Our Weekend in Black & White
I used to be awesome.
I used to take my trusty Canon 5D MarkIII out with me all over the place and capture my girls being who they are. The great thing about that is that they got so used to me taking pictures, they stopped posing. They just went about their business and pretty soon, I was just a fly on the wall. It has made for some great photographic moments. Like this one…
Look at her tiny little crying face so mad because she couldn’t have something. She doesn’t really do this anymore because she’s older. She’s 7 and not 2. She doesn’t make the same sounds. She doesn’t have the same cheeks. She doesn’t hang on my leg like she used to. And this one…
There’s still chubby in her hands. She was wearing my scarf on her head because she wanted long straight hair like me. Oh my gosh I miss these days. I can remember them because I took these pictures. It almost makes me lose my breath because, moms, how is it possible to miss it when all we wanted was for it to be gone? Is that not the most unfair and confusing feeling?
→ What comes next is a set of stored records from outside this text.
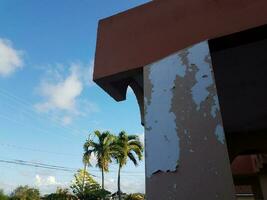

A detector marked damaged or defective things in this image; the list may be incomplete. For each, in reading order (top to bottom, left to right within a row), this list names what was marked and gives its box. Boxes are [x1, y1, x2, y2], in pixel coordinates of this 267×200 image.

peeling paint [146, 52, 185, 177]
chipped paint [146, 52, 187, 177]
cracked wall surface [144, 41, 237, 199]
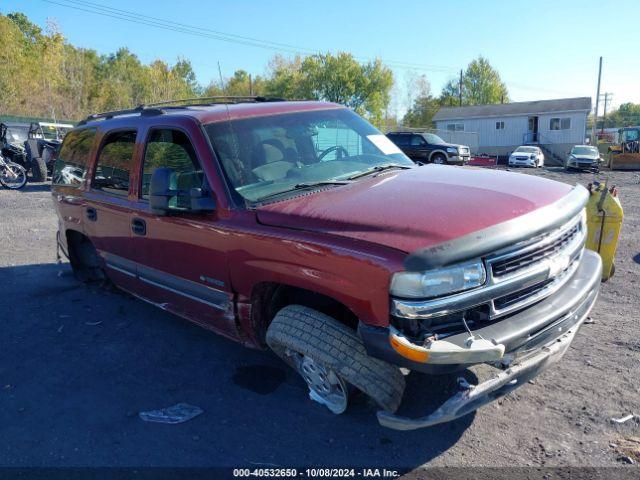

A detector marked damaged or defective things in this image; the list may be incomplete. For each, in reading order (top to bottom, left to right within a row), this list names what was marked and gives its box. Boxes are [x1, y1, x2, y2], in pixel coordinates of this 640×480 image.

cracked headlight [390, 260, 484, 298]
damaged front bumper [360, 249, 600, 430]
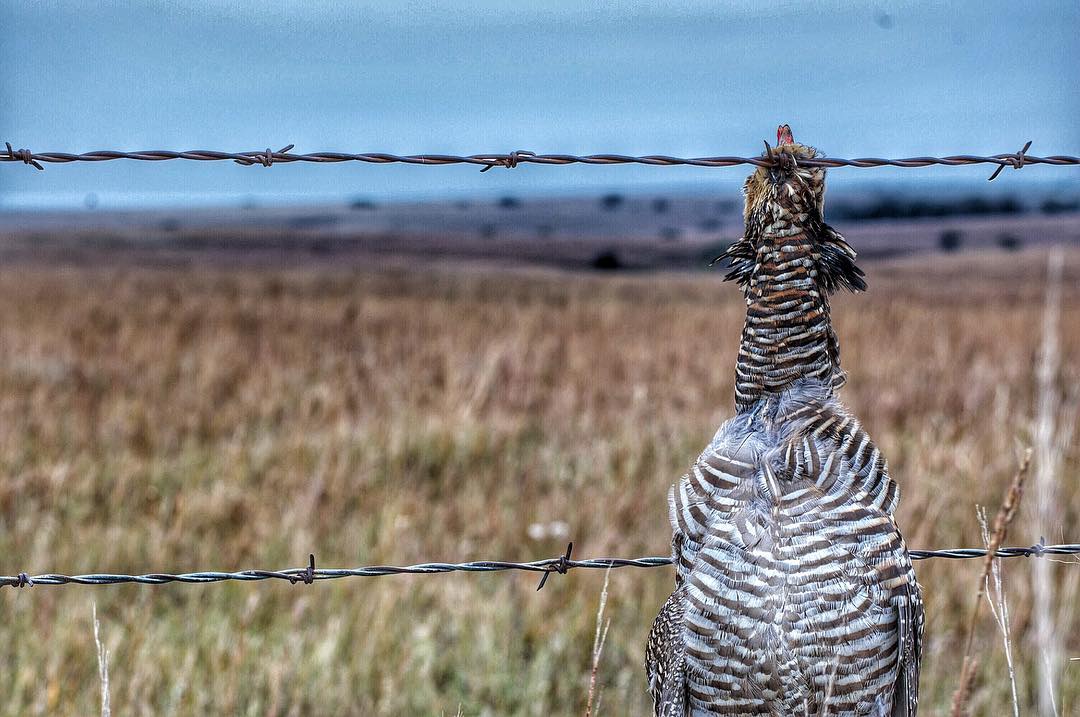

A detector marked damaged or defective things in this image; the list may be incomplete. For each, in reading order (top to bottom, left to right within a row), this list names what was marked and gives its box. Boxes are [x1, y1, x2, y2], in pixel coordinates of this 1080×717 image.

rusty barbed wire [4, 140, 1075, 179]
rusty barbed wire [4, 539, 1075, 591]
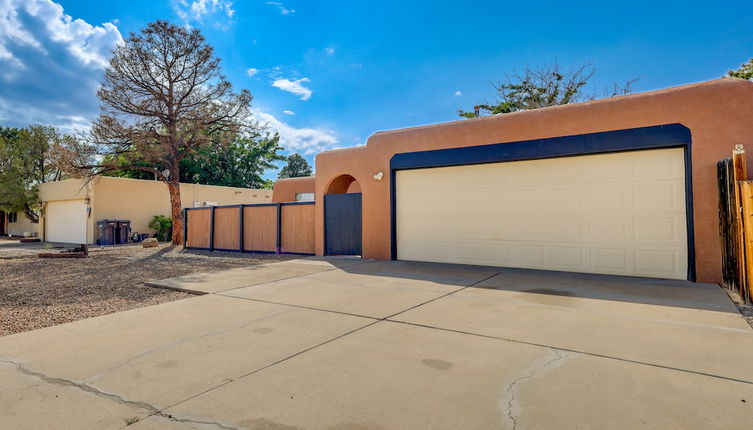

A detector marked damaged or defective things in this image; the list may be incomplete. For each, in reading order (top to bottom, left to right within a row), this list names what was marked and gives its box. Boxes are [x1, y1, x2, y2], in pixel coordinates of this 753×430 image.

crack in concrete [502, 350, 560, 430]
To look back and miss what you only wanted to make it through alive? How? It’s a question I have for God because I cannot make sense of it.
In 2013, I stopped carrying my camera everywhere and started working everywhere. Isn’t it a cruel thing to do something for your kids at the expense of time with them? It’s turned out to be the right thing but as I was sifting through my old hard drives trying to organize them, I realize how much my creative eye has missed. I haven’t watched them though my lens and I see them the best though that tiny eye-piece. I see them as a beautiful piece of art, as a moment gone forever and not as a kid who’s whining and won’t be getting her way anytime soon. I see them as subjects and not my kids who must be “mommed.” I’m better with my face smashed into the back of my camera.
As I did more sorting, I decided now is the time to get back into it. To see them though my lens again and not just through the snap of my iPhone shutter button. It’s not the same, for me at least. God gave me the love of photography for a reason and I think it was to be able to give my kids the gift of their story before they were old enough to tell it.
So this weekend, I decided to do what I used to do and capture it. I used to call it “Our Weekend in Black and White” and that’s what it shall continue to be called. So here it is…
I challenge you to see your kids though your lens this weekend coming up. Just observe them and take pictures of what they do at this age. I’ll give you my black and white conversion tips this week so you’re fully prepared. It’s easy as pie. You’ll appreciate it in a couple of years when they’re 2 years older and 2 years closer to not being around to document.